> ESERCIZI
• A. Per favore, ricopia il brano parola per parola, cominciando dalle parole "Una maglietta la" e fermandoti dopo le parole "conosce la pietà.".
• B. Elenca tutti i numeri che nel brano compaiono scritti in cifre.

Mi vendi il campione del cuore? Allora devi restituirmi i soldi

Aveva comprato la maglia del suo idolo ma la squadra lo ha ceduto. Così un tifoso inglese ha denunciato la società. Ed è stato risarcito

Mi vendi il campione del cuore? 
Allora devi restituirmi i soldi

Sarà anche vero che non ci sono più le bandiere, così come le mezze stagioni, e che il mercato è aperto tutto l’anno. Sarà anche vero che «questi pensano solo ai soldi» e che «non c’è più rispetto per i tifosi». Ma c’è un limite a tutto. E il limite è un bambino di tredici anni, il giorno del suo compleanno e la maglietta del suo campione preferito che James McGhee, il papà, gli ha comprato qualche mese fa, come fosse la sacra Sindone se non di più. La maglia numero 25 di Gylfi Sigurdsson, lo spilungone islandese che a Reading, contea inglese del Berkshire, è una specie di genio della lampada che realizza i desideri, 42 partite, 18 reti, miglior giocatore del campionato, anche se bisogna accontentarsi perchè questa non è la Premier ma la Football League Championship, la serie B del campionato di Sua Maestà. Quarantadue sterline gli era costata lo scorso agosto la maglietta dei Royals, ed era andato sul sicuro perchè il ragazzo, Sigurdsson, aveva giurato fedeltà eterna alla squadra, sto bene qui, non mi interessano altre offerte, voglio conquistare qualcosa di importante con questi colori, diceva come dicono tutti, con il sorriso di Giuda, quando stanno per andare via. Ma si sa, non c’è niente di peggio nella vita che realizzare i propri sogni.

Una maglietta la puoi gettare a terra come Balotelli per dire a tutti che non vale niente o piantarla su una bandierina per sventolarla al cielo come fosse tutto, come fece Baggio. Ma per James, che è divorziato, ha un altro figlio e un sacco di problemi, quel regalo a strisce orizzontali bianche e blu per il suo Jon ha un’importanza che nessuno può capire, se non un altro papà che ha bisogno dell’amore dei suoi figli, specie quando il mondo dei grandi non conosce la pietà.

Domande sulla geometria della scena:
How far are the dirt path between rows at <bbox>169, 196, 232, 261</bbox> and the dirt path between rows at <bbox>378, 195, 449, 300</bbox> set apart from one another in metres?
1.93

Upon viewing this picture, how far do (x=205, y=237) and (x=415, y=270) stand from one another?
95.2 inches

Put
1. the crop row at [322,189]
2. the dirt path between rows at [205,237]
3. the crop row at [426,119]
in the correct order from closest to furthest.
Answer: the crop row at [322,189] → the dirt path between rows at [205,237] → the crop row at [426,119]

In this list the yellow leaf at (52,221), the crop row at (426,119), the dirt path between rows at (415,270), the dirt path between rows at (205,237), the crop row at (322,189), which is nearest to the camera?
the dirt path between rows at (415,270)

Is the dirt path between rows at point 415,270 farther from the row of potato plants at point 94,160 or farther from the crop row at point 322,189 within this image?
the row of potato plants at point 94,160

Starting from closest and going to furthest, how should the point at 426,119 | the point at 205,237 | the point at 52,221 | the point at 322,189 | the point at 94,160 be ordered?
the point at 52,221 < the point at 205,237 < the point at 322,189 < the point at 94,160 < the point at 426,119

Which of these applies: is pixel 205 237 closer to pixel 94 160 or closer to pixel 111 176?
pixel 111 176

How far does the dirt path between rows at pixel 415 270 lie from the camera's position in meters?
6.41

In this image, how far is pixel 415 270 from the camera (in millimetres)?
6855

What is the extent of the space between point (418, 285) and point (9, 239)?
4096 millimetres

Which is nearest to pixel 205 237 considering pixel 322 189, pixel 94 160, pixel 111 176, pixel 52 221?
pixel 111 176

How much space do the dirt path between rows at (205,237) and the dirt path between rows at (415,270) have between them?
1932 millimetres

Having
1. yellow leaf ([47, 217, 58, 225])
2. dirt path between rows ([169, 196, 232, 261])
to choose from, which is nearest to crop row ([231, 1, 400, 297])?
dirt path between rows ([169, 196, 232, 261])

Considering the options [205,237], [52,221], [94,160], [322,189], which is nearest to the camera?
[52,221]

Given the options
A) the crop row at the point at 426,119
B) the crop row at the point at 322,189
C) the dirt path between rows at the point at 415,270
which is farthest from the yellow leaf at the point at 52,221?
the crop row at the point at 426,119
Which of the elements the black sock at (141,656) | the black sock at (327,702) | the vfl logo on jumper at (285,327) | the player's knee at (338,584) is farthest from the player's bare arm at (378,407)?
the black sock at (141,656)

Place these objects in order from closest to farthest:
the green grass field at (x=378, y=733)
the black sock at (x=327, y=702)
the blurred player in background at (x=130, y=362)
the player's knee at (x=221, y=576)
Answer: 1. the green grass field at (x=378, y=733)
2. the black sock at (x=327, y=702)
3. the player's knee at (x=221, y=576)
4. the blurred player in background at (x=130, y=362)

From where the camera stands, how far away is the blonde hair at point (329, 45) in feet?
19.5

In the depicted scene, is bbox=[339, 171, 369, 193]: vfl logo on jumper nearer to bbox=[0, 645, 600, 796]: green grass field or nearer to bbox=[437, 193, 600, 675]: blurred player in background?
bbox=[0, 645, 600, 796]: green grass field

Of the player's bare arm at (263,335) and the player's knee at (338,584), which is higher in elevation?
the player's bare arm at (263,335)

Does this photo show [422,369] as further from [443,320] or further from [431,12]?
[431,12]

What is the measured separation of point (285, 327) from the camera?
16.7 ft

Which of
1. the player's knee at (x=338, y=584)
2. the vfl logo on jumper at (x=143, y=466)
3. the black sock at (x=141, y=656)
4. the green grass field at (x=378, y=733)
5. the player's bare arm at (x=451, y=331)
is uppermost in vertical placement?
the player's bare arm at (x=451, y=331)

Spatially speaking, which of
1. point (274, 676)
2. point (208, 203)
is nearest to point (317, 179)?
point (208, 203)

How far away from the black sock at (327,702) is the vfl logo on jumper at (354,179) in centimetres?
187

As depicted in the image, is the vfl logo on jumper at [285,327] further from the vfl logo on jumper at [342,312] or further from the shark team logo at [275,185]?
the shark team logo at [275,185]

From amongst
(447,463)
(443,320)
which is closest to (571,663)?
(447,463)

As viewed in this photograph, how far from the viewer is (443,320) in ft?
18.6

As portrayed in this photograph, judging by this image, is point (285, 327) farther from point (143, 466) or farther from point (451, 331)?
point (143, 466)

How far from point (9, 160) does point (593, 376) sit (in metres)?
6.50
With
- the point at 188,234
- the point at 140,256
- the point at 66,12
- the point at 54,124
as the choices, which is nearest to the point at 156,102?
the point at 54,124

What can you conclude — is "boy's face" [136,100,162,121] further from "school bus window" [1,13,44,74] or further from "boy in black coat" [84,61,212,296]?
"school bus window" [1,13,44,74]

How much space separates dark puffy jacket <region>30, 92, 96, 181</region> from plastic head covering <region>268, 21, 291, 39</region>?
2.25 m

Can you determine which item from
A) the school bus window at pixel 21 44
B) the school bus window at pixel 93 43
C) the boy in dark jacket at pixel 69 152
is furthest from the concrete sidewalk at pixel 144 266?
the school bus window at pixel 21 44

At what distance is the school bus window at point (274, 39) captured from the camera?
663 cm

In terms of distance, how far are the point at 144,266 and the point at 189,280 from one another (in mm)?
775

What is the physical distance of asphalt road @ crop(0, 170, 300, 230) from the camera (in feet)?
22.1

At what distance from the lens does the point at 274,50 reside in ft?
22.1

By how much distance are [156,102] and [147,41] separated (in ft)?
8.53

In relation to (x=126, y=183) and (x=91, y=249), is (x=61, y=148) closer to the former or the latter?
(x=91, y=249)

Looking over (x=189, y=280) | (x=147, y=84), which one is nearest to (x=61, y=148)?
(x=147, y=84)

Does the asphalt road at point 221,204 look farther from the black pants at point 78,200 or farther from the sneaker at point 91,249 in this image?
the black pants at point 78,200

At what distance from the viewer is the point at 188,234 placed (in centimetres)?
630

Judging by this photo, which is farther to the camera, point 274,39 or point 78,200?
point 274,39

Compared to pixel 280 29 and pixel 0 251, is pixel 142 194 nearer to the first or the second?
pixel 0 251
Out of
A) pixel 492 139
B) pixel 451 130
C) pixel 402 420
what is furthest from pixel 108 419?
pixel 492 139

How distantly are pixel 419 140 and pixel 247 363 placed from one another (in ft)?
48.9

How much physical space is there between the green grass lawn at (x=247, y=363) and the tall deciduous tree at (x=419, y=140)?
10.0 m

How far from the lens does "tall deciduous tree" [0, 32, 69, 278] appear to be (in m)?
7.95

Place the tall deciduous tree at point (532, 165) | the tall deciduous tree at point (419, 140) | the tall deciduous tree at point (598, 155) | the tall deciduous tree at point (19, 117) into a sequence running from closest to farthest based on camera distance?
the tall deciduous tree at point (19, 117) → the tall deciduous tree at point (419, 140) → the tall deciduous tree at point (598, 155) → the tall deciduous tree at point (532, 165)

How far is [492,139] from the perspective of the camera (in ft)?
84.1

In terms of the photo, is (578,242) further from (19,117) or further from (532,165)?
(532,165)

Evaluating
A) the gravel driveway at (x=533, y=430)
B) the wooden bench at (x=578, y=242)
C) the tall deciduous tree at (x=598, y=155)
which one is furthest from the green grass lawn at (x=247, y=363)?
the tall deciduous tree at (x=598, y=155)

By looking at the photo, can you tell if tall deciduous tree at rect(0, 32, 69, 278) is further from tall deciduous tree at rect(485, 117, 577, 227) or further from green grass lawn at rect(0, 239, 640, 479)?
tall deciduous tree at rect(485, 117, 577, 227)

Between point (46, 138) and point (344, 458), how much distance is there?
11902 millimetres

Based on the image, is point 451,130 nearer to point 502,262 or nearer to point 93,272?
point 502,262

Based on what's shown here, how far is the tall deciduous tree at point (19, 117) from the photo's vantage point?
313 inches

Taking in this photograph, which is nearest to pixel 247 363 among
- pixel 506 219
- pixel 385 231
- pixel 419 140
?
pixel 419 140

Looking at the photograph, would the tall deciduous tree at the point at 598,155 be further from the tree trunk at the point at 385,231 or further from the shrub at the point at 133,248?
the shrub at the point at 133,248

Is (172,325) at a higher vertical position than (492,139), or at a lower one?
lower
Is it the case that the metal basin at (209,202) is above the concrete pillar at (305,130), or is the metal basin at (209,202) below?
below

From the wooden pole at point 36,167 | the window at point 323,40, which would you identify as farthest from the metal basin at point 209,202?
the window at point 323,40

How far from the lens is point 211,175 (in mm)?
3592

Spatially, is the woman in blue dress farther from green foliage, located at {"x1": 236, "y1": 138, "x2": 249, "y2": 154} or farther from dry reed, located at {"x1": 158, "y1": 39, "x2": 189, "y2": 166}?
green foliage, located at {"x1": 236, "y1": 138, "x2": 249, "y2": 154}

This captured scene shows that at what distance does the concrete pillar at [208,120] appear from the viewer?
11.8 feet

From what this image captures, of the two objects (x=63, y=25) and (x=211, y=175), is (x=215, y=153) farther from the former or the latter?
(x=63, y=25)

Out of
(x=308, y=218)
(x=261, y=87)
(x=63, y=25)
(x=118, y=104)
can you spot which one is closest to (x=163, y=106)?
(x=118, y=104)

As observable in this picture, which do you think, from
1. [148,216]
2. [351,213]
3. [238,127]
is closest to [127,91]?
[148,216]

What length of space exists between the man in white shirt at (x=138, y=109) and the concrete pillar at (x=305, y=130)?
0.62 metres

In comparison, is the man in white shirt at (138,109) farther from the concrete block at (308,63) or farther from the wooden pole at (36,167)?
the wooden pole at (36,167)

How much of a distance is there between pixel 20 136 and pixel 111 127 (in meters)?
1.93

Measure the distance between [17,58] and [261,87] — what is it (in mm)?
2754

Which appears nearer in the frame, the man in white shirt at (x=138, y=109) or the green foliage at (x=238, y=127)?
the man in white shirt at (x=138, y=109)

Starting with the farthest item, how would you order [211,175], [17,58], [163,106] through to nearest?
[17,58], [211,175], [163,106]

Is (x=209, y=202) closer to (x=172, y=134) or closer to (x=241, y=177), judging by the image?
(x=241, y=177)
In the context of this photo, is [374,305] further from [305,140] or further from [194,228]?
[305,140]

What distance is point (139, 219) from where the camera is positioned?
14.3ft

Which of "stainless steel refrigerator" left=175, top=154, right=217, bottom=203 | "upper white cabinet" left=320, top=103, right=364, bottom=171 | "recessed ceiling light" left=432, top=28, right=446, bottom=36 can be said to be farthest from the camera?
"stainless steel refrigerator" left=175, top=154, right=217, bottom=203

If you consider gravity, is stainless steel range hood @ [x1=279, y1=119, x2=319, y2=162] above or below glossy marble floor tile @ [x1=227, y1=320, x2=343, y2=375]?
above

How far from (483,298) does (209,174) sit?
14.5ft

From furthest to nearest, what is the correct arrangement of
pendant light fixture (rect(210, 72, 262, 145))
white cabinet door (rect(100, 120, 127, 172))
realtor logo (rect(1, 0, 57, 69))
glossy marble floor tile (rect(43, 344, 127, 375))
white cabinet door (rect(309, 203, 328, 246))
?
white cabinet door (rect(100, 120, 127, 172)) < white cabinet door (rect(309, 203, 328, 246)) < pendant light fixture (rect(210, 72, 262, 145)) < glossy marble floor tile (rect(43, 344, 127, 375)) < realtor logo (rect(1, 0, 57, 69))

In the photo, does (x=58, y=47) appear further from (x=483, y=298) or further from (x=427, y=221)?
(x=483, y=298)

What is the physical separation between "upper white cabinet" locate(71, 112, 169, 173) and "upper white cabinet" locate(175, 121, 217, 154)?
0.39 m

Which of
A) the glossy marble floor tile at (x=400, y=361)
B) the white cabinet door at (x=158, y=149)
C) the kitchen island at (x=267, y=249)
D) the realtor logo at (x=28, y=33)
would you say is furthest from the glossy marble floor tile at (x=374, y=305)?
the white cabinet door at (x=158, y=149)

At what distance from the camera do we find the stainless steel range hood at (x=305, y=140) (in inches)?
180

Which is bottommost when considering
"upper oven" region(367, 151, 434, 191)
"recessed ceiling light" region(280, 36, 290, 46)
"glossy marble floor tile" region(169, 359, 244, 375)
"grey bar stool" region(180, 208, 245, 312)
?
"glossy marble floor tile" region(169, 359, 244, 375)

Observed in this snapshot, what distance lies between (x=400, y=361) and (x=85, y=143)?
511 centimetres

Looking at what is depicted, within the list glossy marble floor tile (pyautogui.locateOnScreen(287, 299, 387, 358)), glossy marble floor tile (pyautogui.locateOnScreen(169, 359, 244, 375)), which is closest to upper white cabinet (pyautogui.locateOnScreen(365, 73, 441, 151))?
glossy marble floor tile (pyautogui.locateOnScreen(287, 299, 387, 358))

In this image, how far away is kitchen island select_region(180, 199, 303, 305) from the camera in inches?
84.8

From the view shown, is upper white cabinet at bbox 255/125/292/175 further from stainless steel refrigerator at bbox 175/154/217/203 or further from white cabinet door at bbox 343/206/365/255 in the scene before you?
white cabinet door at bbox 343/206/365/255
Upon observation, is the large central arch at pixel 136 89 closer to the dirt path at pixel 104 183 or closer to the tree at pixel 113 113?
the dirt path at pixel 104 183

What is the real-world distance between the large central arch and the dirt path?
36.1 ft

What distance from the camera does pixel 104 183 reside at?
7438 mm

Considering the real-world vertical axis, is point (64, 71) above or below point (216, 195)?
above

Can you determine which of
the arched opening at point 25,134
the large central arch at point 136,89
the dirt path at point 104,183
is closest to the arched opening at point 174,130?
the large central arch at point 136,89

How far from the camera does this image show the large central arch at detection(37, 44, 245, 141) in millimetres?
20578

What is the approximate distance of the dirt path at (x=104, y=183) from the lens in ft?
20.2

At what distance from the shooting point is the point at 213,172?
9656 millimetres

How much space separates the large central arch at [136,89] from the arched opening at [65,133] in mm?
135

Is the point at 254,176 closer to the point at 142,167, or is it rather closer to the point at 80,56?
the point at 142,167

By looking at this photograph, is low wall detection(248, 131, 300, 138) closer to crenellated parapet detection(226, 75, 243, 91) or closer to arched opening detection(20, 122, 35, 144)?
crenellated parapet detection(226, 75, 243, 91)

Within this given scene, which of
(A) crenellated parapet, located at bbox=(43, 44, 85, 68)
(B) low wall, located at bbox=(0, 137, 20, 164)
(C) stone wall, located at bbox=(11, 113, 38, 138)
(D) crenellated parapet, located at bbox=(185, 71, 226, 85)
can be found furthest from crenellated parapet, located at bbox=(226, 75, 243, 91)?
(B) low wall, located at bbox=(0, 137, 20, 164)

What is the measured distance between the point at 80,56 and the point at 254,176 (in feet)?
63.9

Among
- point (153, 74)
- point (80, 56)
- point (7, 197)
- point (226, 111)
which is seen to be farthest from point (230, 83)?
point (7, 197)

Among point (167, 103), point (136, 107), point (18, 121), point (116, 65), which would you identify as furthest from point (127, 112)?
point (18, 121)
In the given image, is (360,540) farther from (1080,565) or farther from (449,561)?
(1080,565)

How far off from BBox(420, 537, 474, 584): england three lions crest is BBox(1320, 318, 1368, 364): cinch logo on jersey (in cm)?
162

> SOLUZIONI SVOLTE
• A.
Una maglietta la puoi gettare a terra come Balotelli per dire a tutti che non vale niente o piantarla su una bandierina per sventolarla al cielo come fosse tutto, come fece Baggio. Ma per James, che è divorziato, ha un altro figlio e un sacco di problemi, quel regalo a strisce orizzontali bianche e blu per il suo Jon ha un’importanza che nessuno può capire, se non un altro papà che ha bisogno dell’amore dei suoi figli, specie quando il mondo dei grandi non conosce la pietà.

• B. 25, 42, 18